Крючок начал рассказ, как в стародавние времена иркутские купцы питербурхского коллежского асессора обошли.
— Вот то истинно шельмовское дело, да и асессор сей был не чета лебедевскому приказчику. Аспид чистый.— Крючок перекрестился.— С таким не приведи господи встречаться. Но и его иркутские купцы обскакали.
— Сказывай, сказывай,— поторопил Голиков, все еще дрожа налитым смехом лицом.
— Асессор — фамилия ему была Крылов — приехал в Иркутск по винному делу. По откупам. В винном деле завсегда воровством пахнет. Такое поганое это зелье, что тут без воровства ни-ни. Но, к слову сказать, иркутские откупщики не особо баловали. Так, ежели чуть-чуть. А он крутенько обошелся с ними. Да и времена — правду сказать — были лютые. Это сейчас послабления во всем, а в те годы слово — и на дыбу. Под пытку, без жалости.
У судейского лицо сморщилось, словно бы он дыбу увидел да еще и человека с завернутыми за спину руками. Знал, видать, как это бывало, хорошо знал. Иван Ларионович слушал судейского уже без смеха. Глаза отер ладошкой.

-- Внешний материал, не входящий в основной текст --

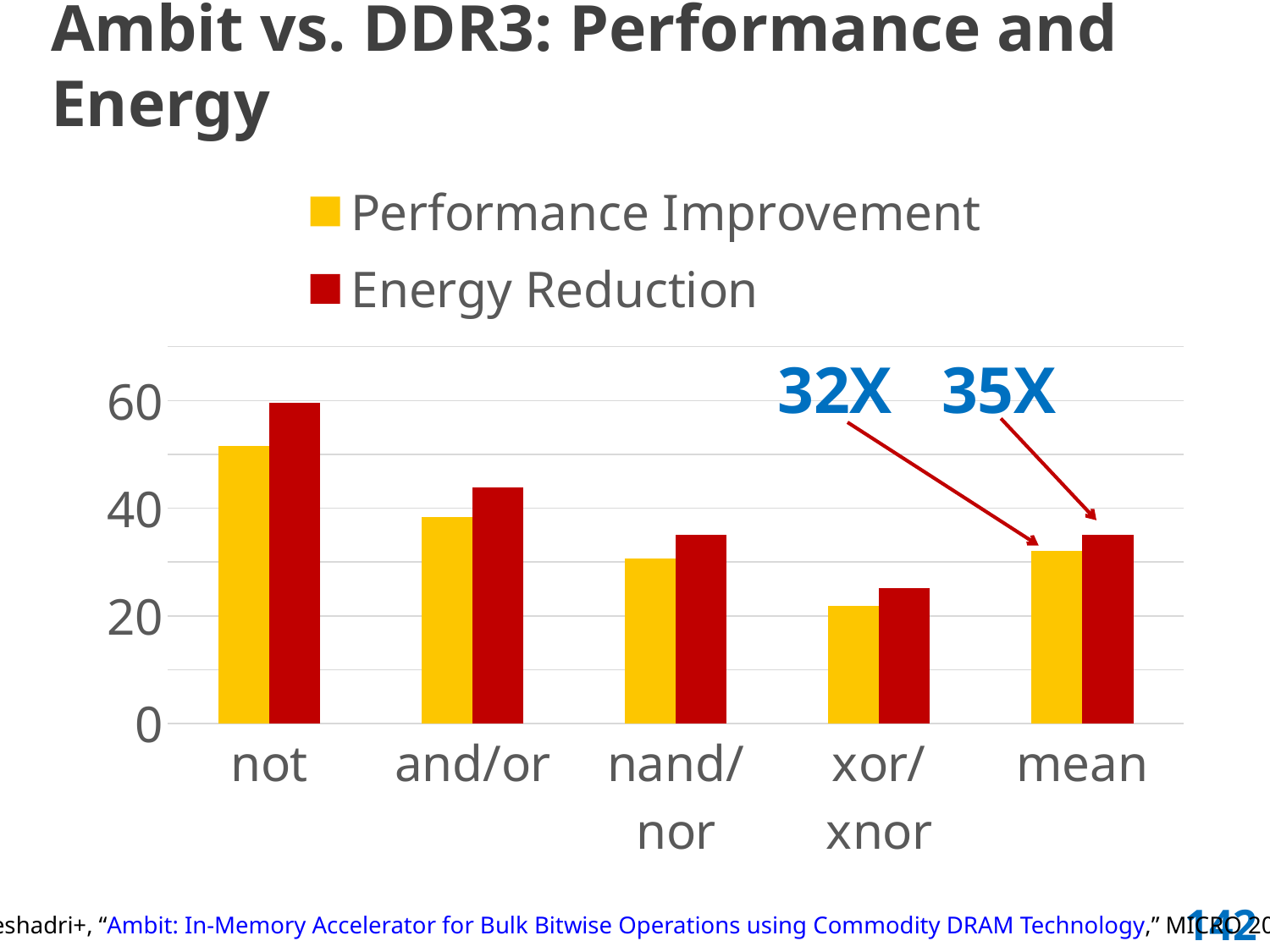
Which category has the lowest Performance Improvement? xor/xnor How many categories are shown on the x axis? 5 What kind of chart is shown on the slide? bar chart Is the Energy Reduction value for not greater or less than 40? greater Which colour represents Energy Reduction in the legend? red Is the Performance Improvement value for nand/nor greater or less than 40? less For xor/xnor, which is larger: Performance Improvement or Energy Reduction? Energy Reduction How many series does the legend list? 2 Which category has the highest Energy Reduction? not What is the Energy Reduction value for mean, as annotated on the chart? 35X What is the difference between the annotated Energy Reduction and Performance Improvement values for mean? 3X What is the Performance Improvement value for mean, as annotated on the chart? 32X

— С полгодика,— продолжил крючок,— ходил Крылов по Иркутску и со всеми ласково обходился. Добряк, куда там... За ручку здоровался, уважительно. В гости любил ходить, и очень нравилось ему сибирское хлебосольство. Так он хорошо говорил об иркутском купечестве. Мол-де и людей таких славных от роду не видел. И о нем разговоры были хорошие. И добр-де, и мягок. Едок он был крепкий. Пельмени ест, бывало, и похваливает, похваливает. Многим, между прочим, за столом интересовался: и то-де как, и это почему? Видя его доброту, кое-кто, размягчись, рассказывал об иркутских делах. Ну, слово за словом, разговор за разговором — и про откупщиков нужное асессор выведал. Да в один день собрал всех — и в застенок. Начал рвать. С мясом! Да денежки не в казну из купцов выдирал, но в свой карман.
— Ловок! — сказал Иван Ларионович.
— Куда как ловок,— подхватил крючок,— донос настрочил в Питербурх, и откупщикам пришло время с жизнью прощаться.
— Да-а-а,— протянул Иван Ларионович вовсе кисло.